- Born: 18–19 January 1986 Saudi Arabia
- Other names: Abu Sara al-Jazrawi, Abu Sarah al-Saudi, Abu Sarah al-Zahrani
- Occupation: Senior oil official (Islamic State)
- Known for: Senior oil official for the Islamic State, overseeing oil and gas activities in IS-controlled territories
- Criminal charges: Sanctions by the United States and the United Nations
- Criminal status: Sanctioned

= Faysal Ahmad Ali al-Zahrani =

Senior oil official for the Islamic State

Faysal Ahmad Bin 'Ali al-Zahrani (فيصل أحمد علي الزهراني; born 18–19 January 1986) is a Saudi Arabian man and senior oil official for the Islamic State.

==Early life==
He was born on 18–19 January 1986 in Saudi Arabia. He is also known as Abu Sara al-Jazrawi, Abu Sarah al-Saudi and Abu Sarah al-Zahrani.

==Islamic State==
He joined Islamic State in June 2014. In July 2014, he joined the natural resources ministry (Diwan al-Rikaz), which oversees the Islamic State's trade in oil and gas.

In January 2015, he controlled five oil fields. As head of IS's oil and gas division in Al-Hasakah Governorate, he oversaw the activities of seven IS oil and gas officials. He sent the IS treasury tens of millions of dollars in oil and gas revenues between September 2014 and March 2015.

As of May 2015, he was the IS oil and gas division official for al-Barakah Province (IS's territory in Syria's al-Hasakah Governorate), serving directly under IS oil and gas emir for Syria Abu Sayyaf who was killed in May 2015. Prior to Abu Sayyaf's death, al-Zahrani regularly transferred funds to him. In May 2015, he assumed control and oversight of car bomb production at the Rukaybah oil production plant compound. As of June 2015, he supervised an IS oil production plant in Rukaybah.

By August 2015, he was in charge of all IS oil and gas activities in al-Barakah Province, which included supervising oil auctions to local merchants. As of December 2015, al-Zahrani remained responsible for IS oil and gas activities in the areas around Al-Shaddadah.

==US and UN sanctions==
He was sanctioned by the United States Department of the Treasury on 11 February 2016.

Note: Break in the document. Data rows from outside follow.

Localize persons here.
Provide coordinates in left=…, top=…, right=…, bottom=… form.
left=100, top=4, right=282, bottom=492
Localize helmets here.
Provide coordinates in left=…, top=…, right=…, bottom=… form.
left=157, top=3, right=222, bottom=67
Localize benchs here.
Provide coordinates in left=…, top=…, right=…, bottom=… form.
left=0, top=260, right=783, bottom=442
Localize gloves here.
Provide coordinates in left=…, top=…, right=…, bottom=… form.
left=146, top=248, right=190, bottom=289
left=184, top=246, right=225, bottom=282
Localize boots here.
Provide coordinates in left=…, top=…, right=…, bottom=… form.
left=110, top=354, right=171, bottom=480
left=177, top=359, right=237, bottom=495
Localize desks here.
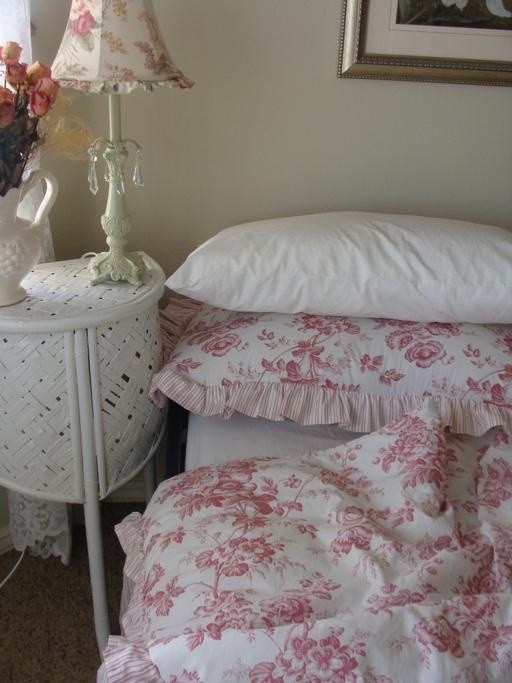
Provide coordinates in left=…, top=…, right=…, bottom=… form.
left=0, top=246, right=168, bottom=661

He was listed by the United Nations Security Council on 20 April 2016 "as being associated with IS or Al-Qaeda for “participating in the financing, planning, facilitating, preparing, or perpetrating of acts or activities by, in conjunction with, under the name of, on behalf of, or in support of Islamic State (IS)”, listed as Al-Qaeda in Iraq".